GIVEN TEXT
<<<<

Newspaper article St Louis Post-Dispatch (MO)

Why You've Been Seeing Young Kids at the Ferguson Crime Scenes; FERGUSON POLICE SHOOTING

Newspaper article St Louis Post-Dispatch (MO)

Why You've Been Seeing Young Kids at the Ferguson Crime Scenes; FERGUSON POLICE SHOOTING

Article excerpt

Four-year-old Aubrey Glover struggled with a broom even taller than her to sweep broken glass in the parking lot of a burned-out convenience store the morning after a riot in Ferguson.

Her mother, Erica Hampton, 31, woke up Aubrey and her brother, Jaden, 10, early Monday in their north St. Louis County home and said they were going to do some cleaning.

"Tearing up buildings and trashing places is not the way to solve anything," she told them. They brought large white trash bags and brooms.

She called her sister, Dede Patterson, 29, who lives near the street where 18-year-old Michael Brown was shot and killed by a police officer on Saturday. Patterson's young children have slept in the bed with her the past few nights while they heard shouts from the crowds outside.

"I didn't even explain it to them," Patterson said. She wasn't sure what to tell them. "It was just too much." The QuikTrip is where her 9- and 7-year-old walk for snacks. "My kids can't ever come to the store anymore."

"Let's go clean it up," her sister said to her. "Let's go."

>>>>

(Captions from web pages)
<<<<

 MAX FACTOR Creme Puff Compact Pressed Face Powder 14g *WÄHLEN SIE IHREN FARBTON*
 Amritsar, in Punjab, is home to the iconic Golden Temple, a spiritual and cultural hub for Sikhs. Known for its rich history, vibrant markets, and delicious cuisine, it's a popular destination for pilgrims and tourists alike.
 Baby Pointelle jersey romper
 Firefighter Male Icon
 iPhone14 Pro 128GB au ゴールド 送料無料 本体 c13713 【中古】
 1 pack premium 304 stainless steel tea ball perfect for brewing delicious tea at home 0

>>>>
<<<<

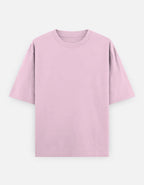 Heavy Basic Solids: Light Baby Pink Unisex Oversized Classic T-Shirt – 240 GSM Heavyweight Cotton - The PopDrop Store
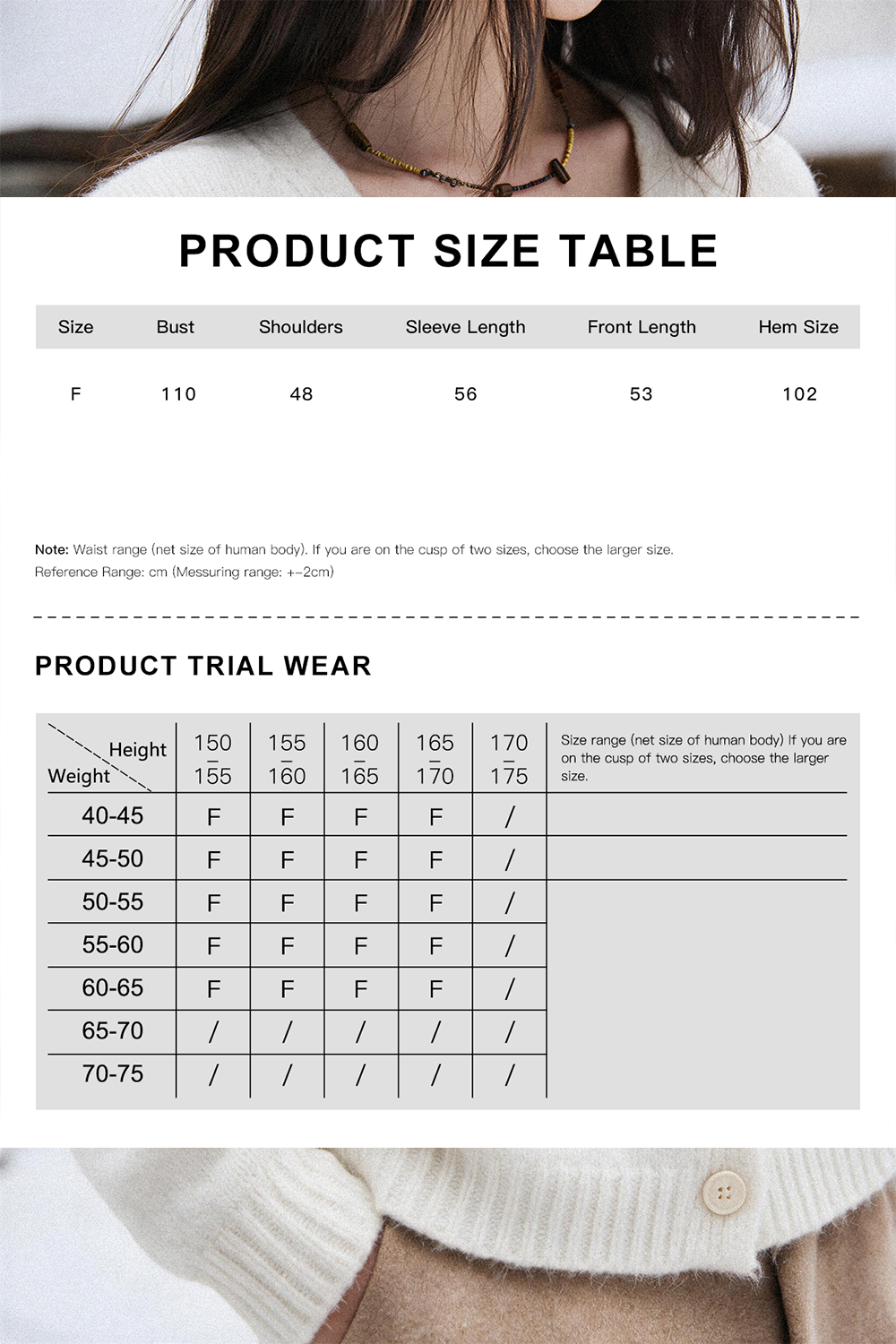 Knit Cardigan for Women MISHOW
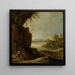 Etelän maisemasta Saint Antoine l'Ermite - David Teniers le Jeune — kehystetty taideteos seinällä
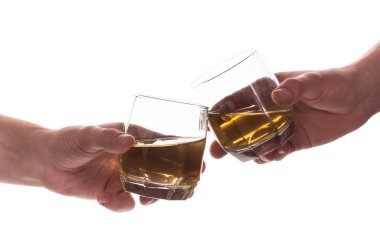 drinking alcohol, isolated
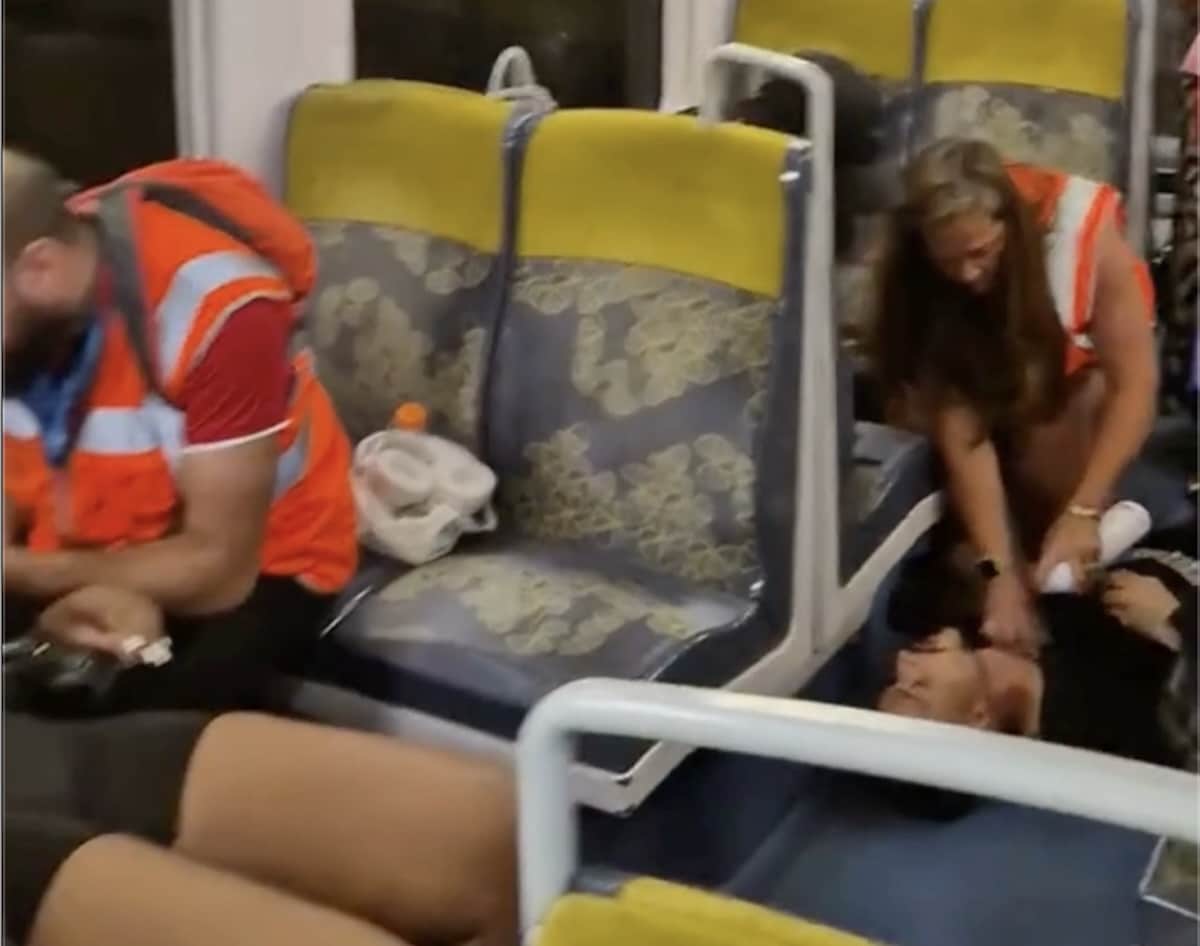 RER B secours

>>>>

YOUR GOAL
Write out the part of the Ferguson article that opens with the words containing "Four-year-old Aubrey Glover" and closes with "do some cleaning.". The records are separate material and have no connection to the Ferguson article.

SOLUTION BELOW
Four-year-old Aubrey Glover struggled with a broom even taller than her to sweep broken glass in the parking lot of a burned-out convenience store the morning after a riot in Ferguson.

Her mother, Erica Hampton, 31, woke up Aubrey and her brother, Jaden, 10, early Monday in their north St. Louis County home and said they were going to do some cleaning.